Dataset records: Begin

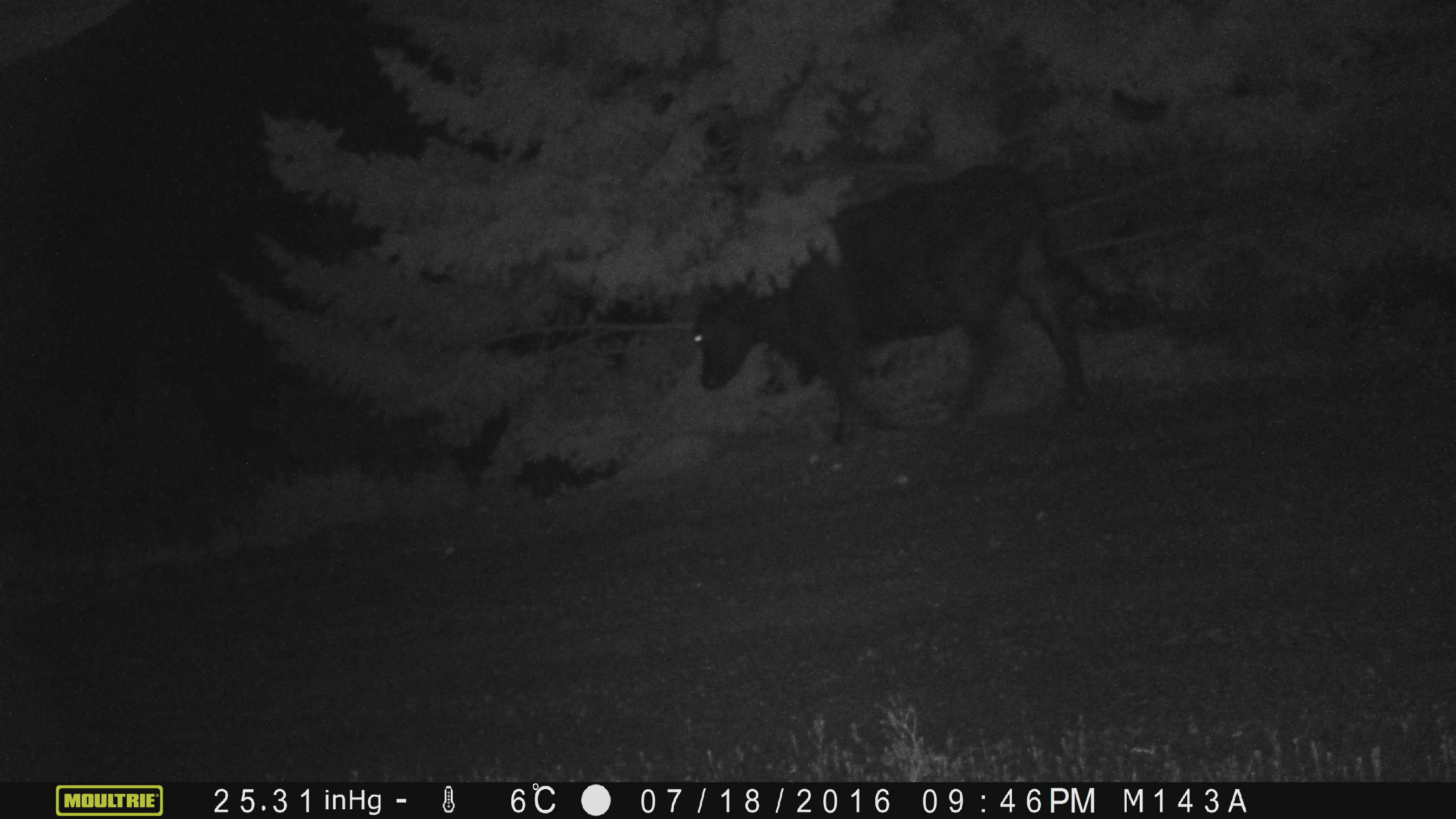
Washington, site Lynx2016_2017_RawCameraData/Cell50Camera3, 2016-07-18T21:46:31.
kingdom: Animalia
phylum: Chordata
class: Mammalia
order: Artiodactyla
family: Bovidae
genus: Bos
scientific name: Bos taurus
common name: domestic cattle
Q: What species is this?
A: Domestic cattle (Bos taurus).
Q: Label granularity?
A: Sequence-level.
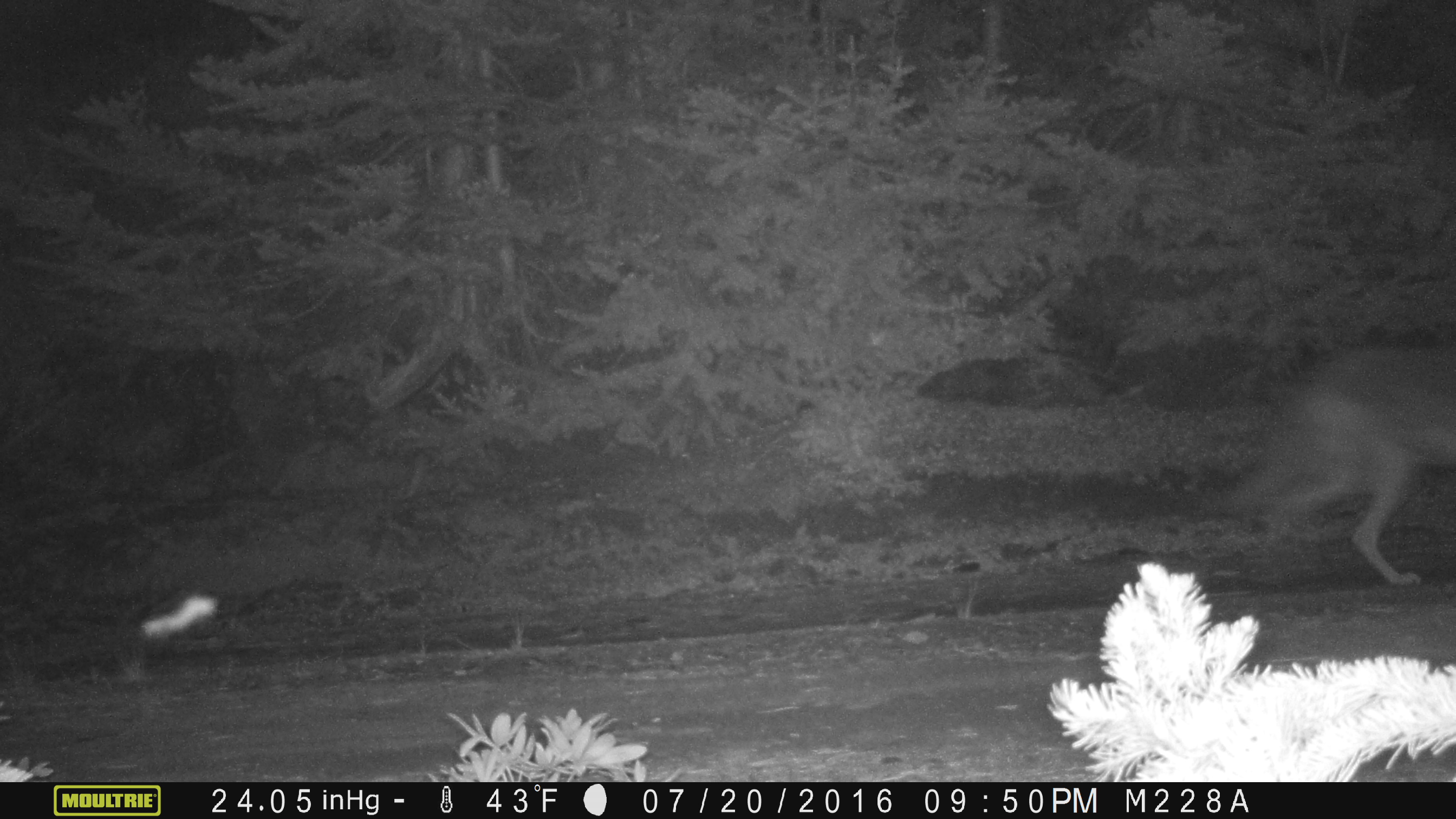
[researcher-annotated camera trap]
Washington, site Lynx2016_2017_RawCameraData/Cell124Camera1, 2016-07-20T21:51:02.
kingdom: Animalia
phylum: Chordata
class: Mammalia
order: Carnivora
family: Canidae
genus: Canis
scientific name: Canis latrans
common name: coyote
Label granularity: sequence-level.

Dataset records: End

### Exercise goal
Copy exactly what appears in the entries, beginning with the first line and ending with the line that has "[researcher-annotated camera trap]", but not the pictures.

### Task output
Washington, site Lynx2016_2017_RawCameraData/Cell50Camera3, 2016-07-18T21:46:31.
kingdom: Animalia
phylum: Chordata
class: Mammalia
order: Artiodactyla
family: Bovidae
genus: Bos
scientific name: Bos taurus
common name: domestic cattle
Q: What species is this?
A: Domestic cattle (Bos taurus).
Q: Label granularity?
A: Sequence-level.
[researcher-annotated camera trap]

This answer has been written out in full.